O recurso especial
02/08/2008 às 8h02min | Paulo Gustavo | crônicas e poesias
Texto literário de ficção acerca do cotidiano jurídico.
Por Fábio de Oliveira Ribeiro, advogado em Osasco (SP).
Estava às voltas com uma dúvida cruel quando a campainha tocou.
– Orra, meu, hoje é dia…
Salvou os embargos, minimizou o Winword e foi abrir a porta com aquele sorriso fabricado.
– Pois não?
– Pô, Fernanda, cê já não conhece mais as amigas?
– Janete? Você aqui? Entre, entre, quanto tempo!… Orra meu, que bom te ver. Você chegou na hora certa. Já estava me descabelando.
– Qual a crise?
A advogada sentou-se, maximizou o Winword, rolou o cursor até o início do documento, levantou-se e apontou a cadeira para a colega.
– A crise é de competência. Acabei de fazer estes embargos de declaração e não sei para qual juiz devo endereçar.
– Pô, Fernanda… Cê não lembra mais das aulas do professor de Prática Civil, do Edgard Boca de Cantor?
– Porra meu… Se lembrasse, não estaria em crise.
– Juiz “ad quem” a quem o recurso vai, Juiz “a quo” de onde ele vem.
– Então? Vai ou vem?
– Vai, então é “ad quem”.
– Orra meu… É verdade. Acho que estou ficando velha.
Fechou o documento, encerrou o Winword e concluiu que seria melhor pesquisar a resposta depois. “Ad quem” vai, “a quo” vem… Não sei, não. Aquele Edgard era um calhorda, se tivesse ensinado mais e cantado menos eu não teria problemas na atualidade.

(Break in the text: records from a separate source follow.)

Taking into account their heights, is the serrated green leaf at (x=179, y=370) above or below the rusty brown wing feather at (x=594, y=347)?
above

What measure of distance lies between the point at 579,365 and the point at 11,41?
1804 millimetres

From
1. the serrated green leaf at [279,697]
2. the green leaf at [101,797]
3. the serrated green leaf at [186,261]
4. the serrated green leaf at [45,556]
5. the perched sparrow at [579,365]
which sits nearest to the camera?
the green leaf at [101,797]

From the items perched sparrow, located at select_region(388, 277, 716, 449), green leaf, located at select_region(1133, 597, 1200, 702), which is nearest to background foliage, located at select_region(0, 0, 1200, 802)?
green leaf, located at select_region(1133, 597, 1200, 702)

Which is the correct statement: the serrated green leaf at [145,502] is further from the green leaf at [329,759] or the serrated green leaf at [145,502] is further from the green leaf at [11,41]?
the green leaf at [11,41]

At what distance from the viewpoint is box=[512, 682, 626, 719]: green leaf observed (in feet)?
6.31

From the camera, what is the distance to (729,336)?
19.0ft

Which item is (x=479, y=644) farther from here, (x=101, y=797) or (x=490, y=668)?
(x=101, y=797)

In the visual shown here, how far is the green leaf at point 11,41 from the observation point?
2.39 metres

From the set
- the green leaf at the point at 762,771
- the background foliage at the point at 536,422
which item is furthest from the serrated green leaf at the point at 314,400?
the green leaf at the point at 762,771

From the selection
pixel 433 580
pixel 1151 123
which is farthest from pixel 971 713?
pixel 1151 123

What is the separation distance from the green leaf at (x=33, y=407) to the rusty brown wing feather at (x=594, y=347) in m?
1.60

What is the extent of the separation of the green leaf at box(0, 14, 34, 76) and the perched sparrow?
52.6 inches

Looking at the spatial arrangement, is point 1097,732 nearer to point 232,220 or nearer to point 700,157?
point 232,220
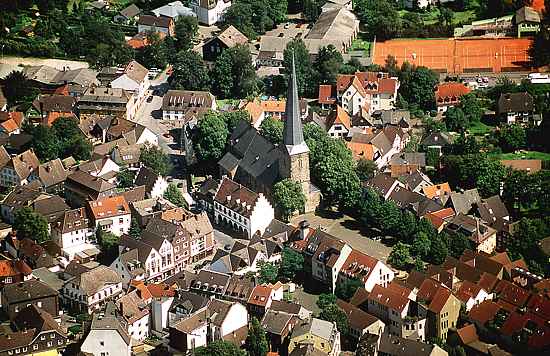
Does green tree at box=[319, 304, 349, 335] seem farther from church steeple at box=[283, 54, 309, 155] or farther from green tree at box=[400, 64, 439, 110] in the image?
green tree at box=[400, 64, 439, 110]

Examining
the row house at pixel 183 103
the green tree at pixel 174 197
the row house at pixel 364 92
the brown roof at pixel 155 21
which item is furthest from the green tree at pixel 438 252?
the brown roof at pixel 155 21

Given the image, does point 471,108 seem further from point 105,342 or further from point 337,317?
point 105,342

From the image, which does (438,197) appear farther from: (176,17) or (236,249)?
(176,17)

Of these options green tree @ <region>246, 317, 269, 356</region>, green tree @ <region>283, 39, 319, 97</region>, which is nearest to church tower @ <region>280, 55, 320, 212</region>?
green tree @ <region>246, 317, 269, 356</region>

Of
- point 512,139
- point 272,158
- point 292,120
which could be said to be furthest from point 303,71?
point 292,120

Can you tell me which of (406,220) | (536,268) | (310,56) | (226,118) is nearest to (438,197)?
(406,220)

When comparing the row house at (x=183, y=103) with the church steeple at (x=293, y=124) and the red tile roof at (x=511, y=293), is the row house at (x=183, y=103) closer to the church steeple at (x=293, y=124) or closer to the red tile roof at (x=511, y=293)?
the church steeple at (x=293, y=124)

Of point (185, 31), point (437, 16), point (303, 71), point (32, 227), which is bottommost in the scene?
point (32, 227)
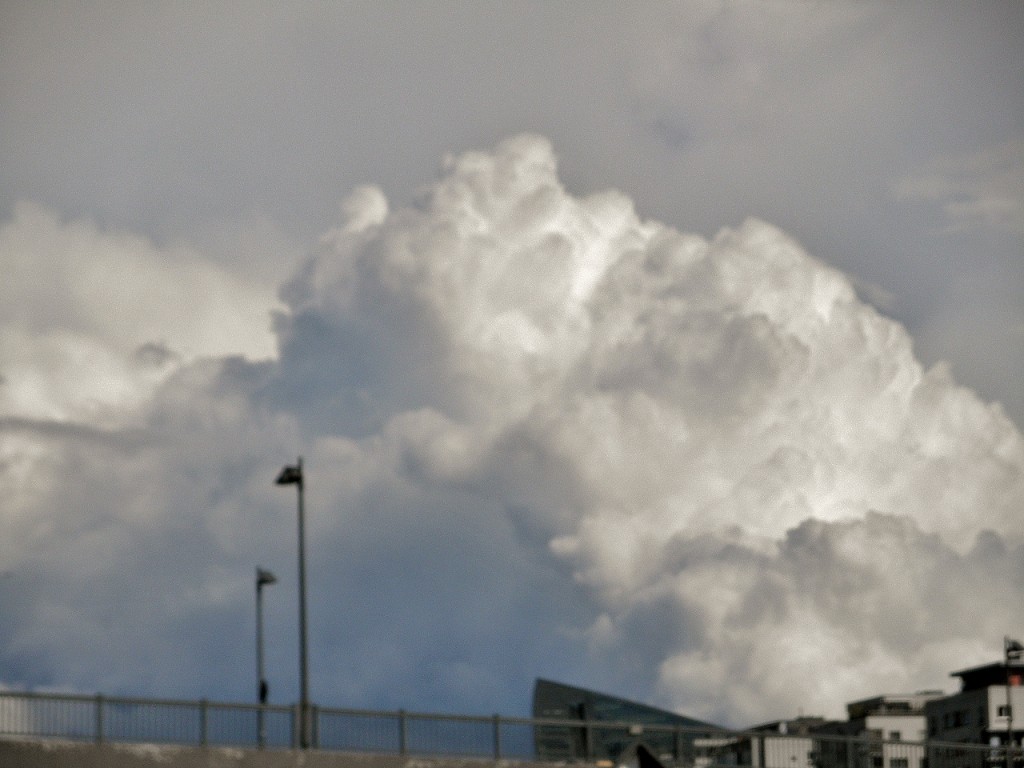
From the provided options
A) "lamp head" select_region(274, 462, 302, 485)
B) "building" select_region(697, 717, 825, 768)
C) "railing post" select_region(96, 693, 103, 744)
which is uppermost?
"lamp head" select_region(274, 462, 302, 485)

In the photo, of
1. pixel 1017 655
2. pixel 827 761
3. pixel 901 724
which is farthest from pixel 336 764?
pixel 901 724

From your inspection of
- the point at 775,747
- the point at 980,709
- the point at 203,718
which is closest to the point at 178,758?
the point at 203,718

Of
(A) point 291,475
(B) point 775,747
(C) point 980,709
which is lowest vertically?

– Pô, Fernanda. Quanto tempo… Cê lembra da música das cláusulas suspensiva e resolutiva?
– Não…
– “O cravo contratou a rosa. Pôs duas cláusulas para complicar. Uma para no futuro obrigá-la e outra para depois se desobrigar.” O Edgard era o máximo.
– Era… Orra meu, o que você está fazendo aqui? Pensei que estivesse trabalhando em Brasília.

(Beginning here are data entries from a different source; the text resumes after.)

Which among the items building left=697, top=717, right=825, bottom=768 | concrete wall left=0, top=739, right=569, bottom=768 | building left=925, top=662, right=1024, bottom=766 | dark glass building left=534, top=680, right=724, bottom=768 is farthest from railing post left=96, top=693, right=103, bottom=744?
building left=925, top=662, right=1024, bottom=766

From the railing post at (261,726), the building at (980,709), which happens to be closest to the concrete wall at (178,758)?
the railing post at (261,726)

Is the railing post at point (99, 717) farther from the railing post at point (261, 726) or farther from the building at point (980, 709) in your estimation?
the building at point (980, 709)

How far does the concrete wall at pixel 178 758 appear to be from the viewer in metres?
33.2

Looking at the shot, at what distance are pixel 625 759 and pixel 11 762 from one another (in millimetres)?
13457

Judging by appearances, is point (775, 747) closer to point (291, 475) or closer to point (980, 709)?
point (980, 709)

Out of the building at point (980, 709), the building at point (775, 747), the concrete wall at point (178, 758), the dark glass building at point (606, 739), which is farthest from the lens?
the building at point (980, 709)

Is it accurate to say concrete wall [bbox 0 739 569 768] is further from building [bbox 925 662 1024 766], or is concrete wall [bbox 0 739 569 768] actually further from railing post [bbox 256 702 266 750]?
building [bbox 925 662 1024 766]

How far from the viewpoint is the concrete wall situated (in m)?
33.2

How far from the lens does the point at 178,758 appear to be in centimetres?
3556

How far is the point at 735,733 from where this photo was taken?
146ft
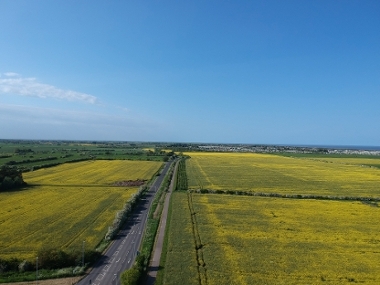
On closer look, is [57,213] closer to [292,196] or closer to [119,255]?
[119,255]

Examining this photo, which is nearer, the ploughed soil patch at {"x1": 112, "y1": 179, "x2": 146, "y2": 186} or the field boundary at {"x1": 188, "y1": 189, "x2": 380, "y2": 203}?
the field boundary at {"x1": 188, "y1": 189, "x2": 380, "y2": 203}

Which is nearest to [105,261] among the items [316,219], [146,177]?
[316,219]

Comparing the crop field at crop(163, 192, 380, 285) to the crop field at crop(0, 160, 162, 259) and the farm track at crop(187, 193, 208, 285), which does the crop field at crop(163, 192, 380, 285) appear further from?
the crop field at crop(0, 160, 162, 259)

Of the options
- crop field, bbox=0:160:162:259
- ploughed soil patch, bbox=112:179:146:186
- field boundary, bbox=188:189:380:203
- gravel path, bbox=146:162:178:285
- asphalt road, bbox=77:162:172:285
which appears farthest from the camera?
ploughed soil patch, bbox=112:179:146:186

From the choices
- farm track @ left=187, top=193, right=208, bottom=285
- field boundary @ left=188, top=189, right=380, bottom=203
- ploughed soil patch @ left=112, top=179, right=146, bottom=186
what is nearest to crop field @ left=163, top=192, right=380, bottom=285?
farm track @ left=187, top=193, right=208, bottom=285

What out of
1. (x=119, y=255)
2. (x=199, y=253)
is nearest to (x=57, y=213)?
(x=119, y=255)

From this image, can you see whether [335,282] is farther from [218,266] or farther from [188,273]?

– E estou. Mas é que vim usar um recurso especial aqui no Fórum. A propósito, vamos até lá? Preciso de sua ajuda.
– No seu carro ou no meu?
– Você vai no seu e eu no meu.
– Orra meu… A gente pode economizar…
– Na volta eu te explico.
E lá se foram as duas colegas de turma. Ao chegarem, Fernanda colocou seu carro no estacionamento. A outra entrou no estacionamento do Fórum e deixou o carro na vaga privativa do Juiz da 777ª Vara Cível.
– Orra meu…
– Fique aqui, volto já.
Alguns minutos depois, apressada, Janete pegou Fernanda pelo braço.

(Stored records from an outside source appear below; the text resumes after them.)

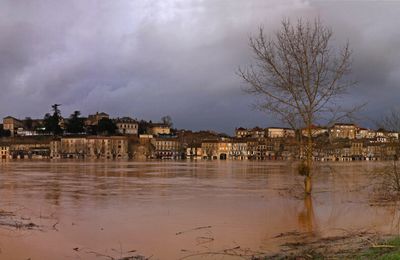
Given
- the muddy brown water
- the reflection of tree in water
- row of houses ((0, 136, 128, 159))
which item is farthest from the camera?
row of houses ((0, 136, 128, 159))

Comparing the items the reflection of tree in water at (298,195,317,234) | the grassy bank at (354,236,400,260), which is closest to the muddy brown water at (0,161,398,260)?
the reflection of tree in water at (298,195,317,234)

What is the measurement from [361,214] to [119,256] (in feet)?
32.9

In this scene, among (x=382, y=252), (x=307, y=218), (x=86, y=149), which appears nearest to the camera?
(x=382, y=252)

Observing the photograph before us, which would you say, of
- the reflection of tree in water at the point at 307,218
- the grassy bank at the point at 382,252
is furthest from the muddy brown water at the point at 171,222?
the grassy bank at the point at 382,252

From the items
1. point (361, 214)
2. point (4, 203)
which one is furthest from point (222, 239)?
point (4, 203)

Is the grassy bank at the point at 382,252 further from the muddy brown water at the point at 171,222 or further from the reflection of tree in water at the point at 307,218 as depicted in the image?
the reflection of tree in water at the point at 307,218

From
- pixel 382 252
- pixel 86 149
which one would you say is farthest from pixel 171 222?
pixel 86 149

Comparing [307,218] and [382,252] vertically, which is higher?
[382,252]

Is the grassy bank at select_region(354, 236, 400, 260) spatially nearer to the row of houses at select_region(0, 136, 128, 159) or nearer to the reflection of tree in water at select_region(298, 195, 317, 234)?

– Vamos, vamos… Preciso de uma carona. Você me deixa num ponto de táxi.
– E o seu carro?
– Deixei as chaves dele com o juiz.
– Orra meu… Por quê?
– Cê não entendeu ainda. O carro era o recurso especial de que havia falado.
– Orra meu… Este recurso o Edgard Boca de Cantor não nos ensinou a usar.